Nouvel acte de décentralisation, scène 3

Sébastien Lecornu vient d'adresser aux élus un nouveau courrier confirmant sa volonté de préparer un projet de loi relatif à la décentralisation. Principal objectif : la clarification des compétences. Y compris entre niveaux de collectivités. Les contributions des associations d'élus notamment sont attendues pour le 31 octobre. Les champs visés en priorité : santé, enironnement, urbanisme et logement, transports, culture, tourisme et sport.

Le 14 septembre, Sébastien Lecornu faisait part de sa volonté de lancer "un grand acte de décentralisation" (voir notre article). Le 17 septembre, il signait un courrier à l'attention de l'ensemble des maires dans lequel il confirmait entre autres qu'un texte "sera bientôt présenté devant le Parlement pour définir précisément la compétence de chacun et éviter la dilution des responsabilités" (voir notre article). Troisième séquence : deux jours plus tard, vendredi 19 septembre, nouveau courrier, cette fois destiné aux présidents de l'Assemblée et du Sénat, aux présidents des délégations aux collectivités des deux chambres, aux présidents de région et de département ainsi qu'aux présidents des associations d'élus locaux.

Le constat est classique.

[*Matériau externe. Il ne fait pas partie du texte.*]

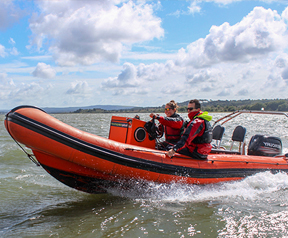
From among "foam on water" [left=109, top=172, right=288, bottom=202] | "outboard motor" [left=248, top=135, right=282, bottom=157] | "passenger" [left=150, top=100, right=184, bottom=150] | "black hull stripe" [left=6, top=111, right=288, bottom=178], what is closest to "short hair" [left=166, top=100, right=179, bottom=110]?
"passenger" [left=150, top=100, right=184, bottom=150]

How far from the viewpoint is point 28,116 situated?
12.5 ft

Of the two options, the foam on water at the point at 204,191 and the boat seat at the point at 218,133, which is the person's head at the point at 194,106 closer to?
the foam on water at the point at 204,191

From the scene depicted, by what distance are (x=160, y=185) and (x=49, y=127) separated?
2.04 metres

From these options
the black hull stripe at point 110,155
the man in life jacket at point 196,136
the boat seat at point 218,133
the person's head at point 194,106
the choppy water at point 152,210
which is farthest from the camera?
the boat seat at point 218,133

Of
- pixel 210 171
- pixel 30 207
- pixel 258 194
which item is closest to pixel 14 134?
pixel 30 207

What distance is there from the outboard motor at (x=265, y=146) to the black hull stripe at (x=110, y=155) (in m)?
A: 1.38

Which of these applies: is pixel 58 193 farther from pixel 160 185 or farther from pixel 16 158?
pixel 16 158

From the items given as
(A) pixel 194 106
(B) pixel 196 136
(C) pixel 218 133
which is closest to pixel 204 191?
(B) pixel 196 136

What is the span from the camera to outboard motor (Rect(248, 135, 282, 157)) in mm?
5898

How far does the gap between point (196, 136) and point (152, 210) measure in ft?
4.76

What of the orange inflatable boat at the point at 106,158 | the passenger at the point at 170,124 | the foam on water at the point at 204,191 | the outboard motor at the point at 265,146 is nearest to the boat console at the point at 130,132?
the orange inflatable boat at the point at 106,158

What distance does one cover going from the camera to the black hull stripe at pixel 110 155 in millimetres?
3783

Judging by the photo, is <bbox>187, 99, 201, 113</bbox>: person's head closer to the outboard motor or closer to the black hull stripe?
the black hull stripe

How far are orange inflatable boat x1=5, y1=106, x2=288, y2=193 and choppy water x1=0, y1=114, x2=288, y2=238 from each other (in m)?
0.23
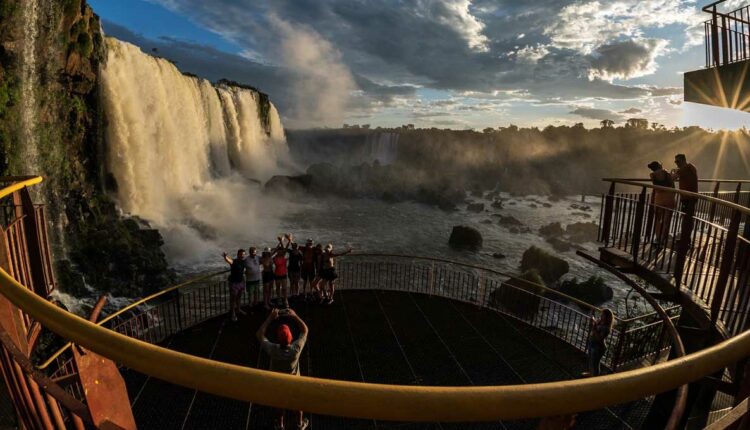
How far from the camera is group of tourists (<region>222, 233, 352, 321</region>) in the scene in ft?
32.1

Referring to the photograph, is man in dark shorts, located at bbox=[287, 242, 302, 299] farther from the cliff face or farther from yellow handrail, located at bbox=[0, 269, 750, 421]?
the cliff face

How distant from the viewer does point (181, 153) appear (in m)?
Result: 32.7

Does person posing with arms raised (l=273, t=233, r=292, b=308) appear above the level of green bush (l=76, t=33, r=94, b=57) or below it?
below

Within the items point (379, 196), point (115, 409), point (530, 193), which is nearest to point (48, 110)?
point (115, 409)

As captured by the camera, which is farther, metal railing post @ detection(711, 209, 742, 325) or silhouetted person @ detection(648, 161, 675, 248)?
silhouetted person @ detection(648, 161, 675, 248)

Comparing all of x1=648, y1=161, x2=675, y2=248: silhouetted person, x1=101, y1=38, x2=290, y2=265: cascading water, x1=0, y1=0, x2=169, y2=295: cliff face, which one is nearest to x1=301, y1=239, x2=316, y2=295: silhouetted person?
x1=648, y1=161, x2=675, y2=248: silhouetted person

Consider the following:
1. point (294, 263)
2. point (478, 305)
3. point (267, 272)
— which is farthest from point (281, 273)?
point (478, 305)

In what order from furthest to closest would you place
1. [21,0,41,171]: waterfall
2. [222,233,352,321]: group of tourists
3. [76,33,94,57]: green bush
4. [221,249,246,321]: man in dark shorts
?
[76,33,94,57]: green bush
[21,0,41,171]: waterfall
[222,233,352,321]: group of tourists
[221,249,246,321]: man in dark shorts

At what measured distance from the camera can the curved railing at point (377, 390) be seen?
1219 mm

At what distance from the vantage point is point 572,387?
4.27ft

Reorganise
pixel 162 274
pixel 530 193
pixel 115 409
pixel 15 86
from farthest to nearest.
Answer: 1. pixel 530 193
2. pixel 162 274
3. pixel 15 86
4. pixel 115 409

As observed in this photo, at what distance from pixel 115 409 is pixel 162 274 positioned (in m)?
23.0

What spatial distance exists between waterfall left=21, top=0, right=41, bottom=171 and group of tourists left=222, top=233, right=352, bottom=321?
53.6 feet

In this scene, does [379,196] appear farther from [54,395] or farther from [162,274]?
[54,395]
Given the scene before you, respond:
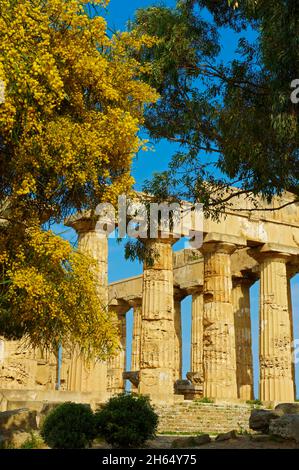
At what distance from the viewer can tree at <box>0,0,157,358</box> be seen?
38.0 ft

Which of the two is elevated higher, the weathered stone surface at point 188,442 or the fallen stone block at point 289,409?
the fallen stone block at point 289,409

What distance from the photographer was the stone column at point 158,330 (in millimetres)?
27406

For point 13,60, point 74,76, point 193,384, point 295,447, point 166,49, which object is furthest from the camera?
point 193,384

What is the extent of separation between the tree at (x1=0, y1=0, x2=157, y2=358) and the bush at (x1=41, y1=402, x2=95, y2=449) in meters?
1.59

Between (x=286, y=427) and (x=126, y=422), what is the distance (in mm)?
3228

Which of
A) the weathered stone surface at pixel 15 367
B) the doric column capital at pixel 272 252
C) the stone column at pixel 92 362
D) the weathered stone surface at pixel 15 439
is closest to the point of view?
the weathered stone surface at pixel 15 439

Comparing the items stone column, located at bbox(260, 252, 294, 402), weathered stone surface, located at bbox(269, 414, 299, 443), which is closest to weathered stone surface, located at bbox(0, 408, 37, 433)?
weathered stone surface, located at bbox(269, 414, 299, 443)

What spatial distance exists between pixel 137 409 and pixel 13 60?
24.9 ft

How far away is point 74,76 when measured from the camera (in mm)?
13297

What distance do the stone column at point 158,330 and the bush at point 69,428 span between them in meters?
12.1

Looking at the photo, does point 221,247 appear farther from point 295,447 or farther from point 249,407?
point 295,447

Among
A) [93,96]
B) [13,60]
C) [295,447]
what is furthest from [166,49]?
[295,447]

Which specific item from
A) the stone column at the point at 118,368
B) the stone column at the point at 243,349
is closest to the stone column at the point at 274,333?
the stone column at the point at 243,349

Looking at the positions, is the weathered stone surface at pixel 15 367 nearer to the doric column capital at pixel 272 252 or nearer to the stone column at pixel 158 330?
the stone column at pixel 158 330
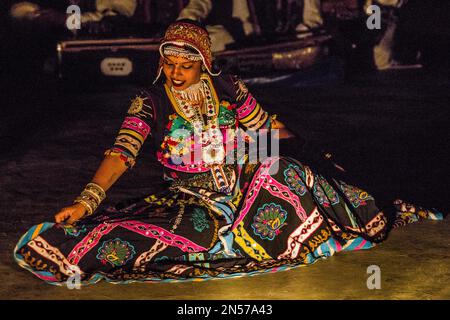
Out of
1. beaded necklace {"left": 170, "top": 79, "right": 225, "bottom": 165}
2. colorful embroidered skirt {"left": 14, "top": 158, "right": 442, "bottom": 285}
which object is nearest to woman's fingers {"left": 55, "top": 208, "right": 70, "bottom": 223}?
colorful embroidered skirt {"left": 14, "top": 158, "right": 442, "bottom": 285}

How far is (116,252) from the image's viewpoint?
16.7ft

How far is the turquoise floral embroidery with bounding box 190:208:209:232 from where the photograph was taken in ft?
17.0

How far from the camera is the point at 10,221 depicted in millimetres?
6492

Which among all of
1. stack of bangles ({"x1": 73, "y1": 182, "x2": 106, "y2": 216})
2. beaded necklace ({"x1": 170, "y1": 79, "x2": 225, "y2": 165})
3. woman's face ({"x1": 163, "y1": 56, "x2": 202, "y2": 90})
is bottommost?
stack of bangles ({"x1": 73, "y1": 182, "x2": 106, "y2": 216})

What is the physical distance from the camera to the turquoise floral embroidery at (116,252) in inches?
200

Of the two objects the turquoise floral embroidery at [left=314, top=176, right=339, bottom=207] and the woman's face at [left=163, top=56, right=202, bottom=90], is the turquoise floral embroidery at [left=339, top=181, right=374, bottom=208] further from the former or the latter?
the woman's face at [left=163, top=56, right=202, bottom=90]

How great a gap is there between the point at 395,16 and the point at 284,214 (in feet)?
33.6

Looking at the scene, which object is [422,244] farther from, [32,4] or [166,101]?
Answer: [32,4]

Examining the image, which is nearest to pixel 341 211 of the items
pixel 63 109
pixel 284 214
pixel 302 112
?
pixel 284 214

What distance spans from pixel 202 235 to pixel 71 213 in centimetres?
71

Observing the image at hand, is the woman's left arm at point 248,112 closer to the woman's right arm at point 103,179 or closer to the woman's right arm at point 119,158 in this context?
the woman's right arm at point 119,158

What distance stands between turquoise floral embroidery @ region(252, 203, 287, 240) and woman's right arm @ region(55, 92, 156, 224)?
2.27 ft

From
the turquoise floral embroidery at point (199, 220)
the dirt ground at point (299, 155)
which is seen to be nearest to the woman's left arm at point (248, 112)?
the dirt ground at point (299, 155)
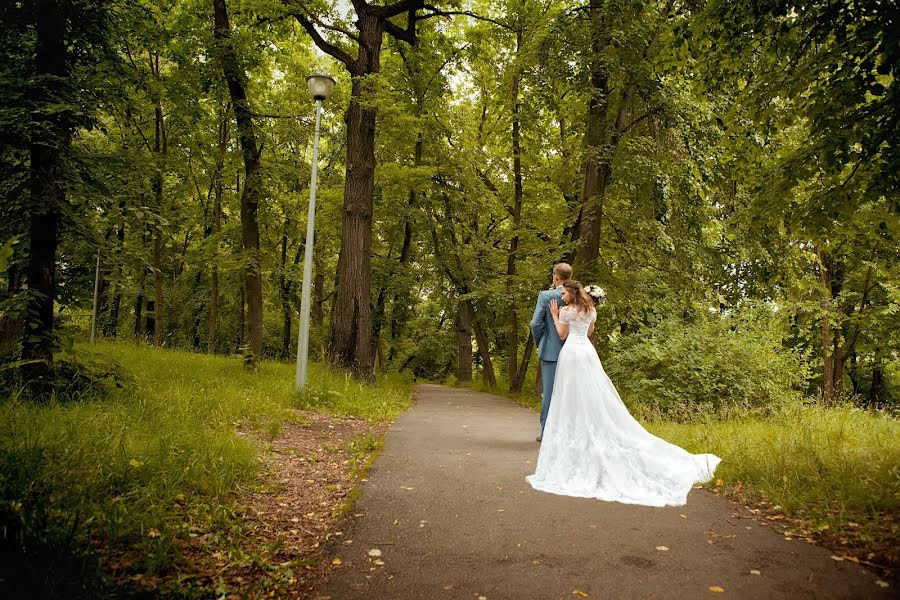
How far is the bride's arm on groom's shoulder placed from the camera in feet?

Il s'agit tout d'abord, écrit le Premier ministre, de "se poser la question de ce que l'on attend de l'État, au moment où nos concitoyens expriment des attentes de plus en plus fortes sur les compétences régaliennes (justice, sécurité, défense, diplomatie) de l'État, mais aussi sur la qualité et l'efficacité de nos services publics". Et donc aussi de clarifier les "rôles et compétences entre État et collectivités territoriales". Mais aussi entre niveaux de collectivités : "Le maintien de nombreuses interventions croisées des collectivités publiques a conduit à une perte de lisibilité et de compréhension par les citoyens de l'action publique, à une dilution des responsabilités et à des surcoûts collectifs. Trop d'acteurs interviennent sur les mêmes sujets, multipliant les dépenses, allongeant les délais de réponses, sans nécessairement améliorer le service public. Cette clarification devra permettre à nos concitoyens de comprendre qui est responsable et donc, ultimement, de savoir à qui demander des comptes."

Le "principe" affiché se veut simple : "soit c'est une compétence de l'État central et un ministre aura autorité ; soit c'est une compétence de l'État local et un préfet aura autorité ; soit c'est une compétence d'une collectivité territoriale et un élu local aura autorité". Le jardin à la française auquel beaucoup ne croient plus guère depuis longtemp ? ("La décentralisation ne peut s’apparenter à un jardin à la française dans lequel chaque collectivité serait enfermée dans un silo de compétences", reconnaissait par exemple Eric Woerth dans son fameux rapport de mai 2024).

Elément à relever : le chef du gouvernement fait sien "le principe constitutionnel de subsidiarité" souvent défendu par les élus locaux afin d'"identifier l'échelon le plus pertinent pour répondre aux besoins de nos concitoyens - politique publique par politique publique - et d'en tirer toutes les conséquences en matière de compétence et de financement".

Il compte aller vite. Du moins pour la phase de recueil des contributions des destinataires du courrier sur cette "nouvelle organisation des compétences, et des moyens affectés". Ces "contributions" ou "propositions" sont en effet attendues pour le 31 octobre. Aura-t-on eu entre-temps la nomination d'un nouveau gouvernement et donc d'un ministre en charge de ces sujets ? Pour l'heure en tout cas, le ministre démissionnaire François Rebsamen n'aurait pas été consulté par Sébastien Lecornu… et s'en est dit surpris. "Il aurait pu !", a-t-il déclaré dans une interview au Parisien, ajoutant : "J'ai beaucoup travaillé avec l'Assemblée et le Sénat. Je lui aurais fourni toutes les études nécessaires." Et François Rebsamen de mettre pour sa part l'accent sur la nécessité de donner aux collectivités "un vrai pouvoir réglementaire et normatif".

Le courrier du Premier ministre identifie d'ores et déjà certains champs prioritaires : la santé "et en particulier l'offre de soins de proximité", "les politiques environnementales", "l'urbanisme et le logement", "les transports et la mobilité". La liste inclut aussi les trois champs que la loi Notr de 2015 a préservé comme "compétences partagées" entre niveaux de collectivités, à savoir la culture, le tourisme, le sport.

Il assure aussi que les représentants des élus seront reçus avant la présentation du projet de loi. Et que Matignon compte s'appuier "également sur les conclusions des travaux parlementaires et de ceux émanant d'élus locaux, et de l'ensemble des contributions de la société civile, qui ont déjà été réalisés et qui nous permettront d'agir rapidement".